Gas prices set to rise further as war in Ukraine and Russian sanctions drive market volatility

A remarkable rise in fuel prices on Friday is causing problems at the pumps for residents of all the Maritime provinces.

“Sometimes when prices go this high, you think about where you want to go – and where you can actually go,” Al Birthwright said while fueling up in Halifax.

In New Brunswick, the price of regular self-serve jumped eight cents per liter to a peak price of 171.8 cents. Diesel also increased; the current maximum price is now 191.3.

In Nova Scotia Zone One, regular self-serve jumped more than 10 cents, now selling at a low of 166.6 cents per litre.
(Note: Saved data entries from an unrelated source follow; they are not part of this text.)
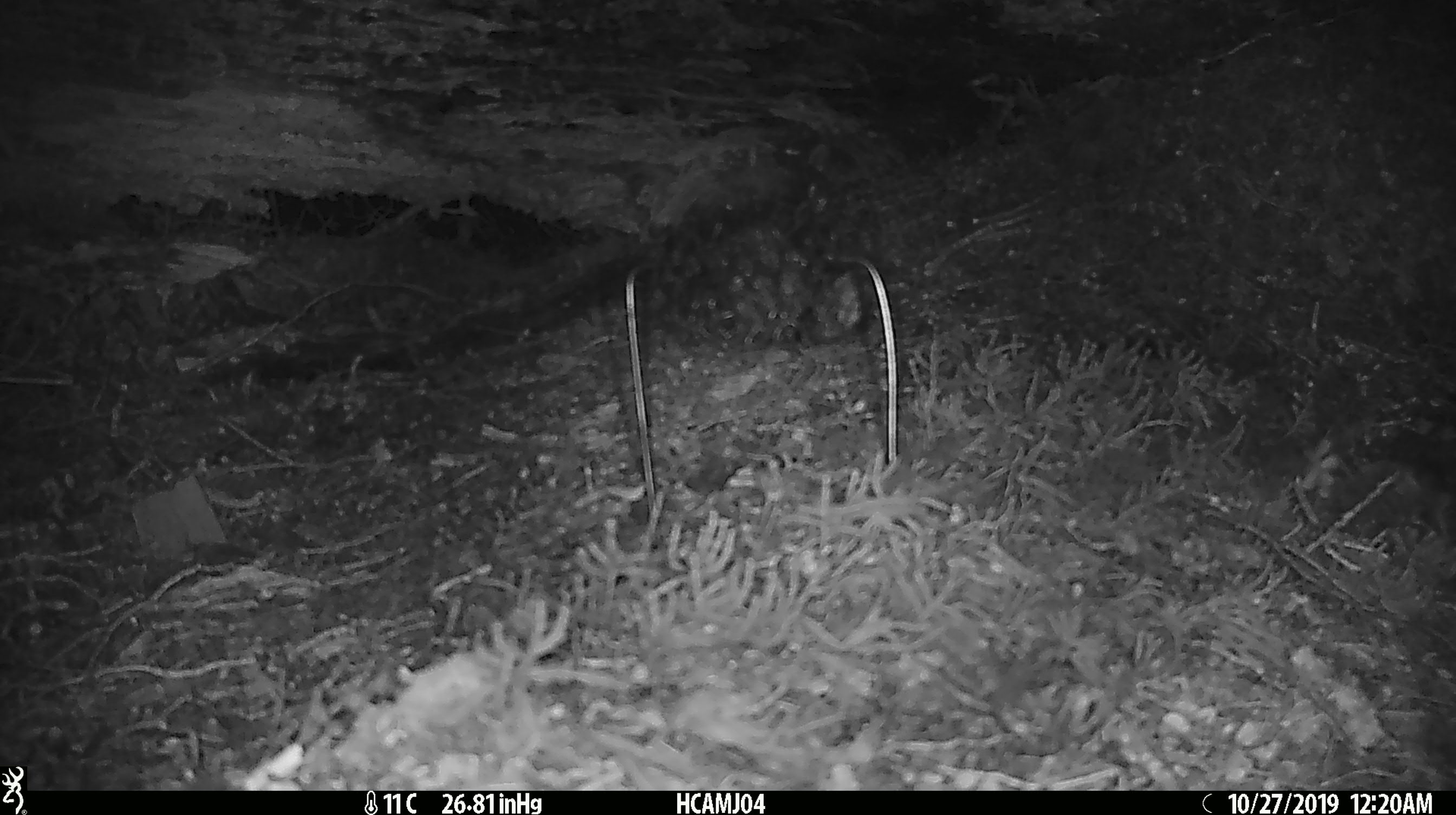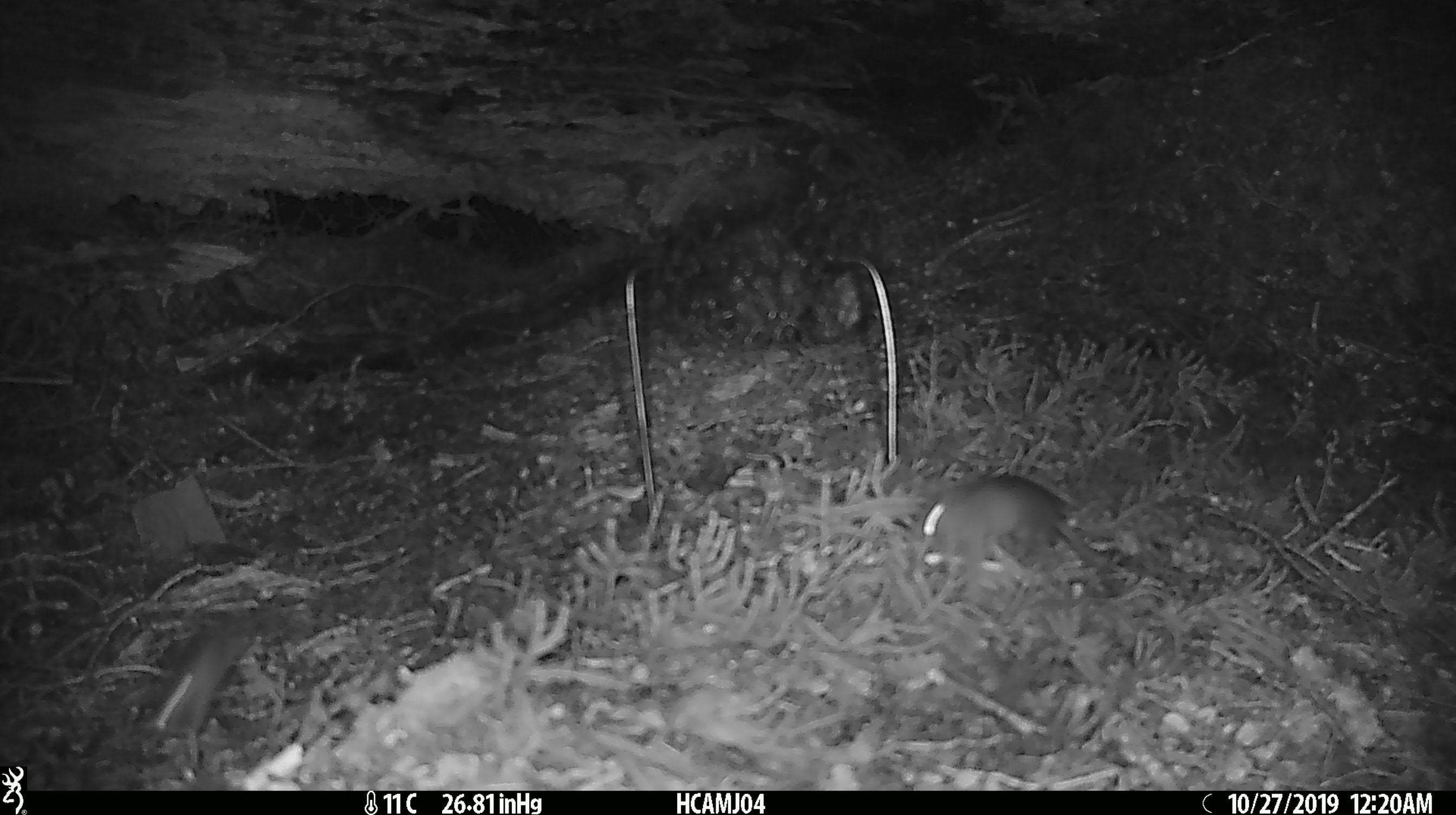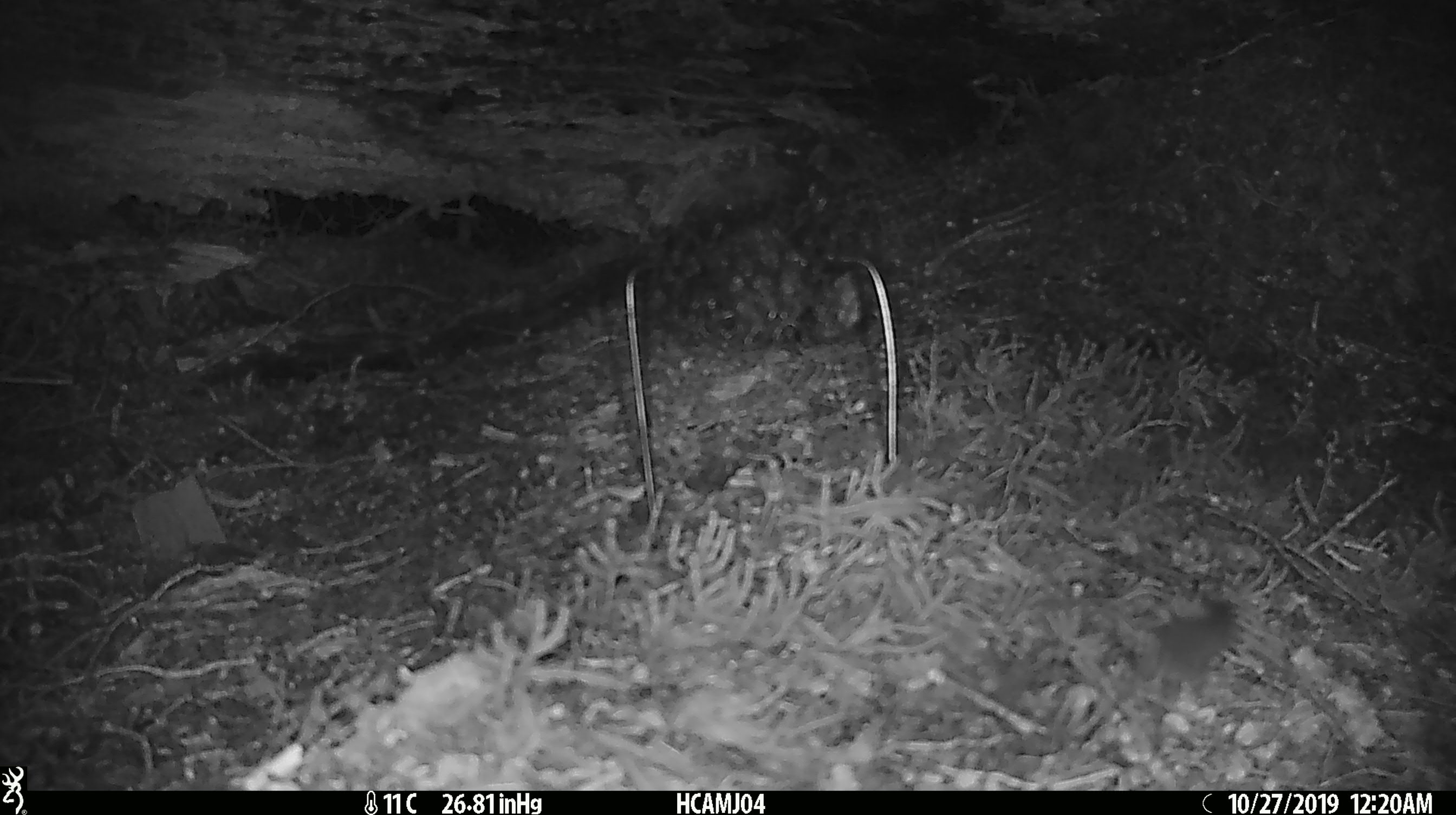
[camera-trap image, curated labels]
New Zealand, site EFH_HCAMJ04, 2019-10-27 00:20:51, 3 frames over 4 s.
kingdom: Animalia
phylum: Chordata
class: Mammalia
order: Rodentia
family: Muridae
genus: Mus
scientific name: Mus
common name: mouse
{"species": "mouse (Mus)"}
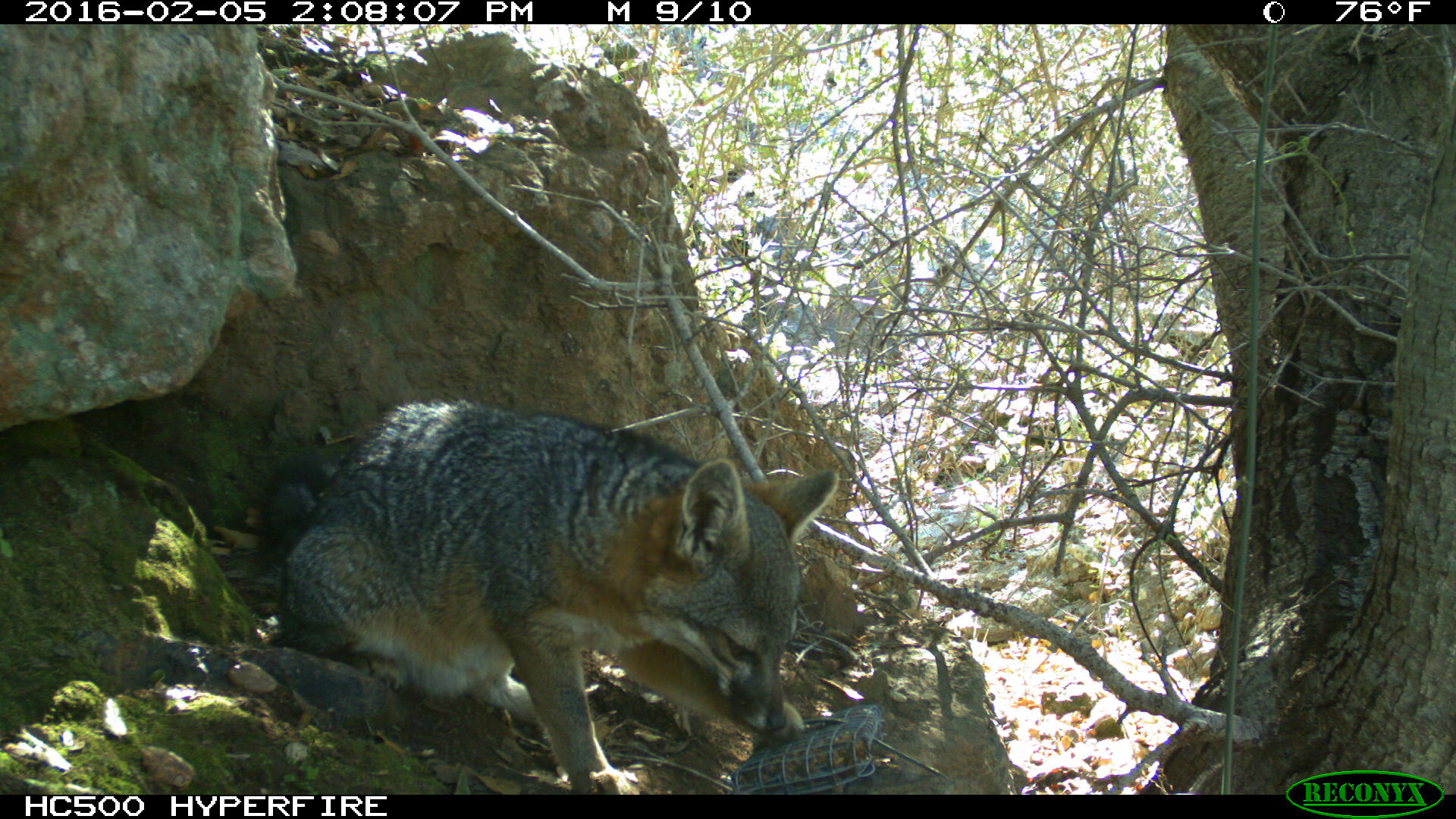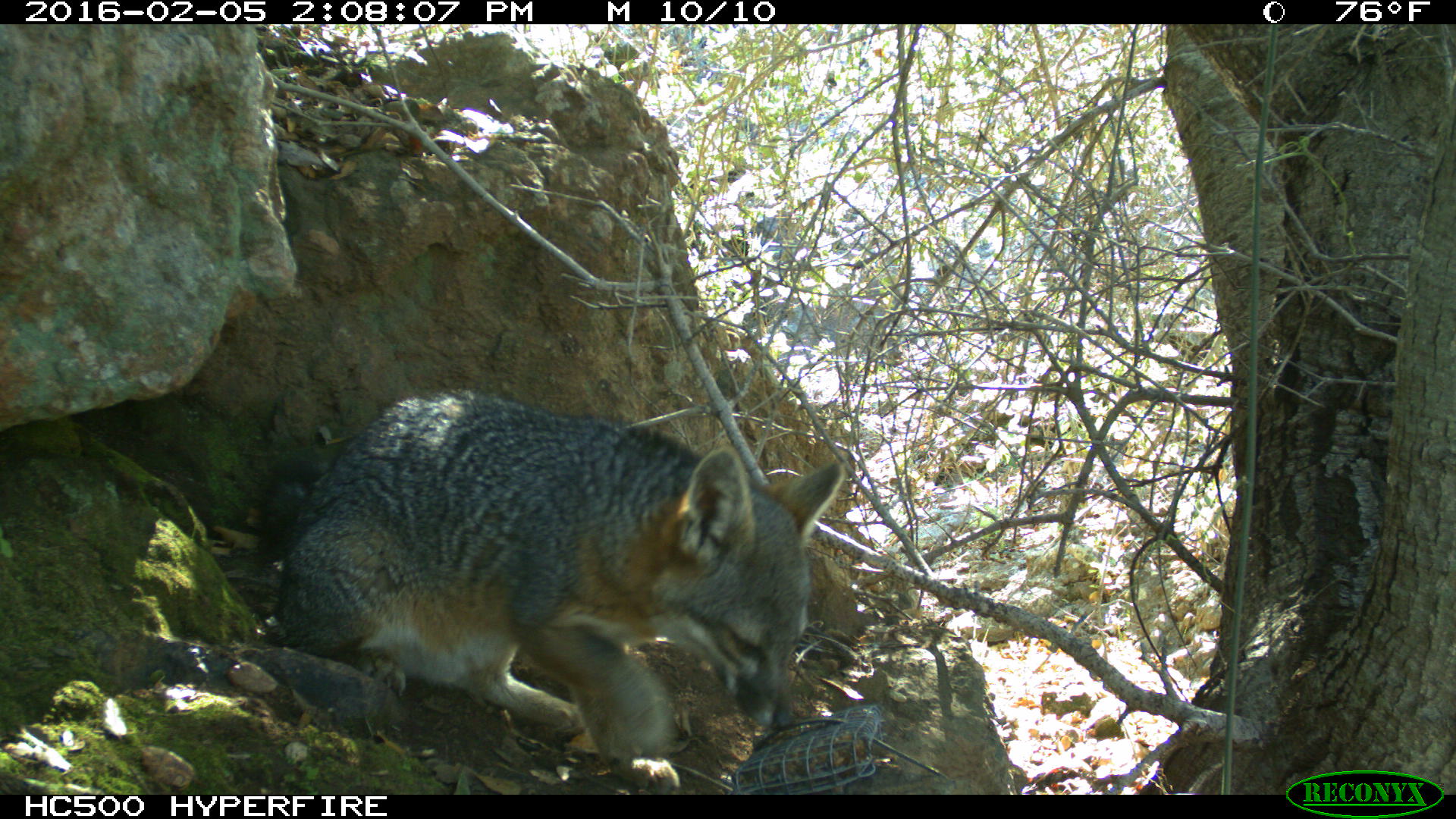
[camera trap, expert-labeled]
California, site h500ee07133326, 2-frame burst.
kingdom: Animalia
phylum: Chordata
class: Mammalia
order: Carnivora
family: Canidae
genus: Urocyon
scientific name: Urocyon littoralis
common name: island fox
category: fox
Fox (island fox) (Urocyon littoralis).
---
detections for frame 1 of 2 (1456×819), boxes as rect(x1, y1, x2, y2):
fox: rect(262, 393, 839, 794)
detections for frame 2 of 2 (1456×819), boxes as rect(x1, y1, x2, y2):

Diesel in the Halifax area also rose to a minimum price of 183.7 cents.

In Prince Edward Island, the maximum price for gasoline has risen to 172.7 per liter for regular self-serve, and diesel is selling at a low of 166.6.

The Nova Scotia Utilities and Review Board (NSUARB) will invoke its shutdown clause on Friday evening to adjust the price of gasoline to reflect price changes in the global oil market.

The blackout clause is a mechanism available to utility boards to respond to sudden and significant increases or decreases in the price of petroleum products.

The clause has already been used in Nova Scotia and New Brunswick this week to raise gas prices.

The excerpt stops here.